Only the lines of the listing below that run from the line with "Gâteau de pudding" through the line with "After being kicked" are to be set down, word for word. Pictures stay out.

▸ **Dataset**:
☆ ☆ ☆

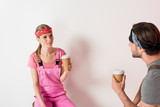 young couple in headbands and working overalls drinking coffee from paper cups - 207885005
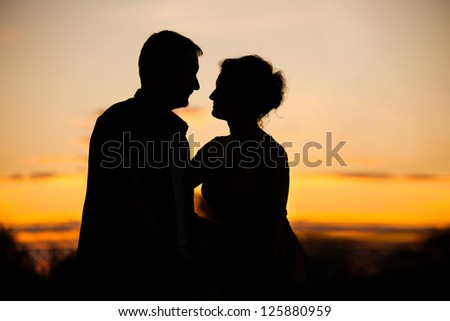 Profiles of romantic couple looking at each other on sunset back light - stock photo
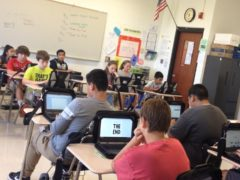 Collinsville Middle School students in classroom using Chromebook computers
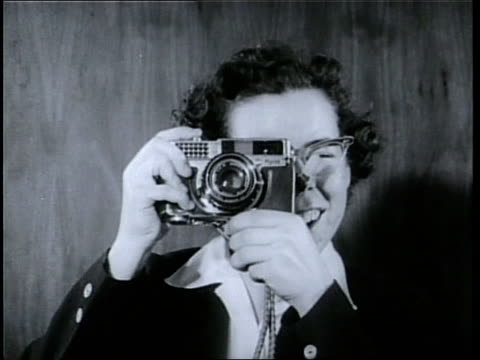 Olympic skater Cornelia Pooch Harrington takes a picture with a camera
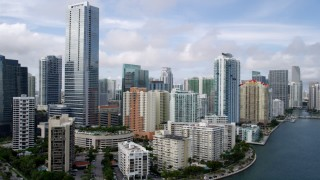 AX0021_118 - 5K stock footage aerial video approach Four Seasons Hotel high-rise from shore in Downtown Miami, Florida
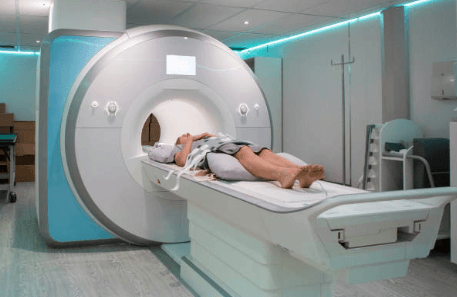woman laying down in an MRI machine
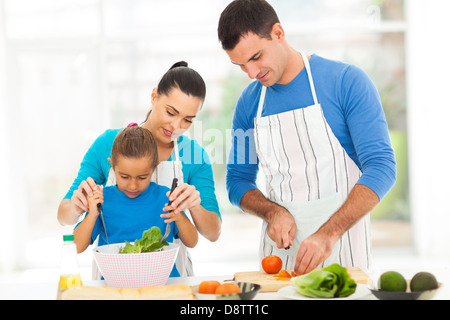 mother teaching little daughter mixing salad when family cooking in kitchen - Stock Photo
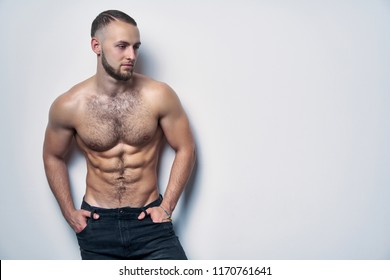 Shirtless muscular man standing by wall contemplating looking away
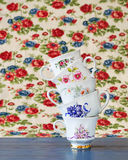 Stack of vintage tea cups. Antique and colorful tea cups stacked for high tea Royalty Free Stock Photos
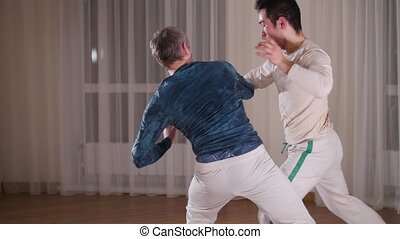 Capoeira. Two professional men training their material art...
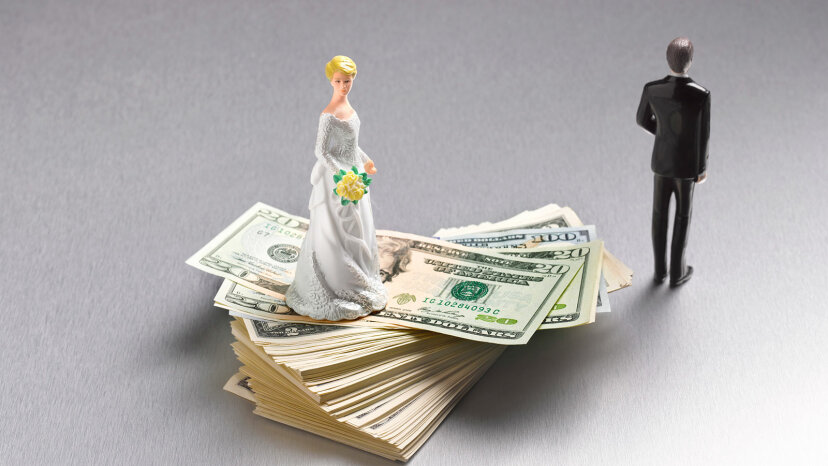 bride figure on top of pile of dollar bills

☆ ☆ ☆

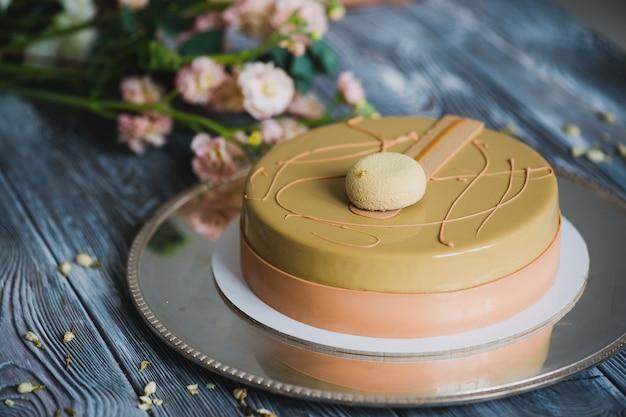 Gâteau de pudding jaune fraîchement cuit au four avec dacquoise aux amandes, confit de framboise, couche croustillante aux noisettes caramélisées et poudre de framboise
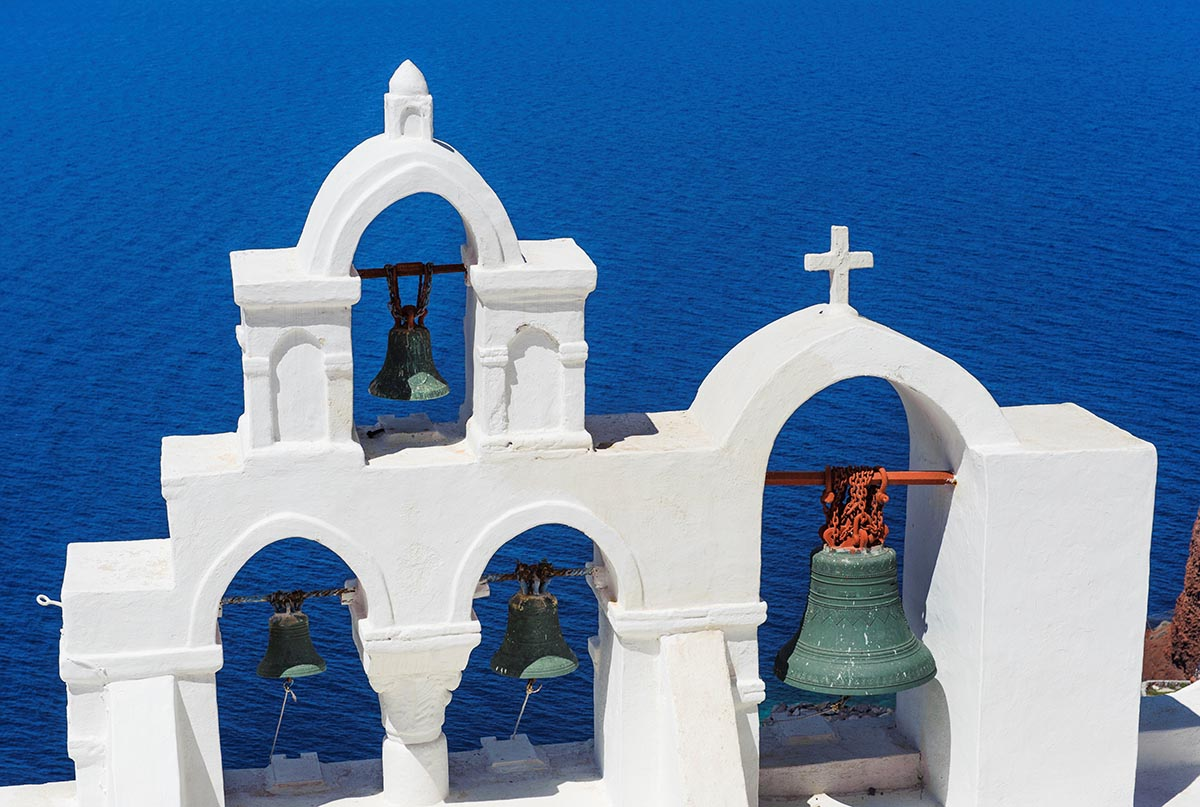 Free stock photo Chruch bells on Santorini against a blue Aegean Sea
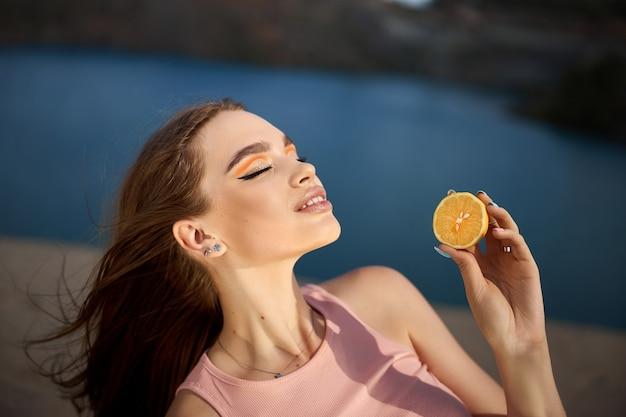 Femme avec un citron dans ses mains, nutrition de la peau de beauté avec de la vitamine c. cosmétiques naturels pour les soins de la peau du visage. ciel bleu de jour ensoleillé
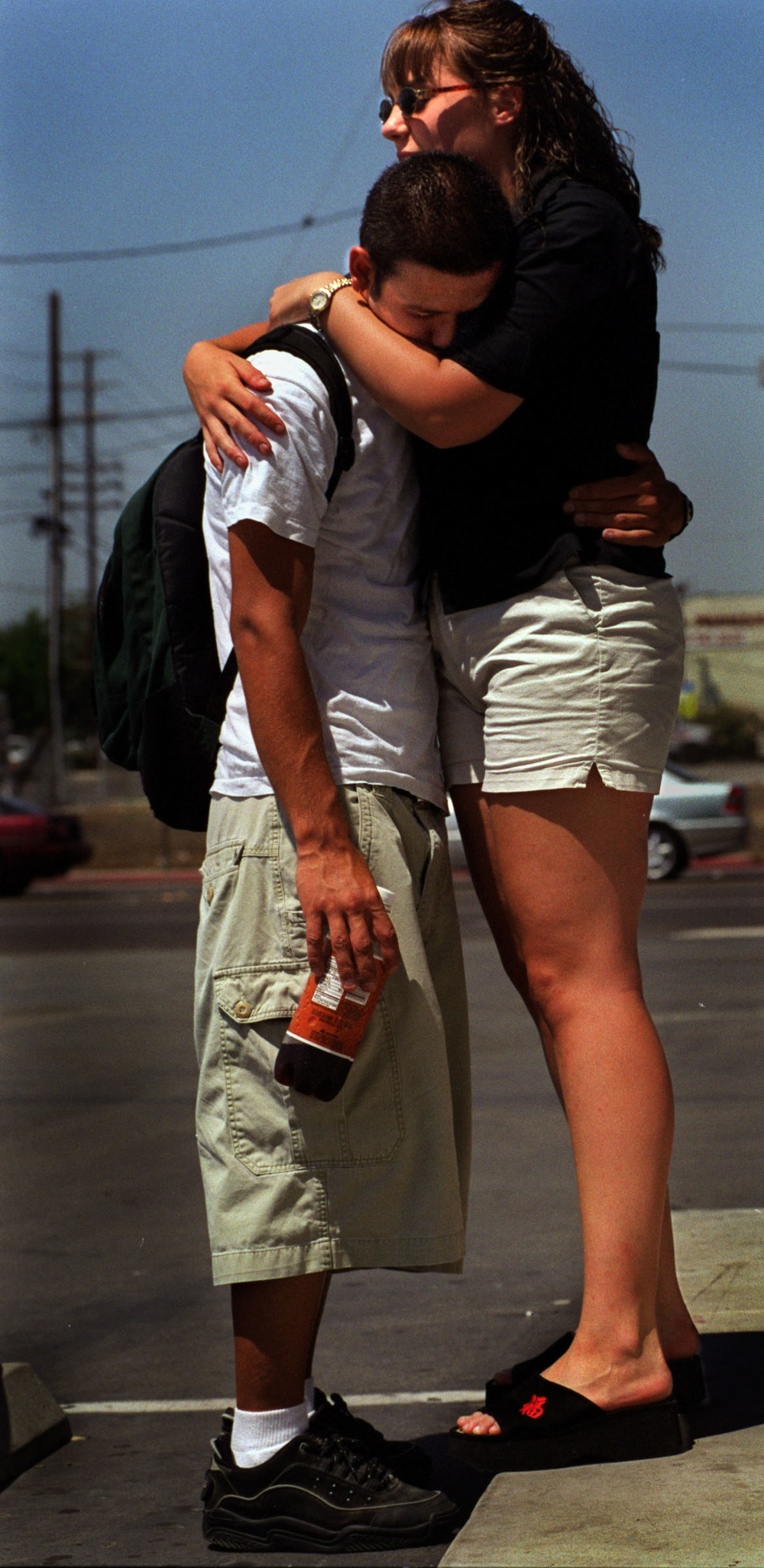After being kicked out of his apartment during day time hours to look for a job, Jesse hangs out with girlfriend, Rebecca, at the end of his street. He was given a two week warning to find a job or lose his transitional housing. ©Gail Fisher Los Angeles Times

☆ ☆ ☆

▸ **Reply to the exercise**:
 Gâteau de pudding jaune fraîchement cuit au four avec dacquoise aux amandes, confit de framboise, couche croustillante aux noisettes caramélisées et poudre de framboise
 Free stock photo Chruch bells on Santorini against a blue Aegean Sea
 Femme avec un citron dans ses mains, nutrition de la peau de beauté avec de la vitamine c. cosmétiques naturels pour les soins de la peau du visage. ciel bleu de jour ensoleillé
After being kicked out of his apartment during day time hours to look for a job, Jesse hangs out with girlfriend, Rebecca, at the end of his street. He was given a two week warning to find a job or lose his transitional housing. ©Gail Fisher Los Angeles Times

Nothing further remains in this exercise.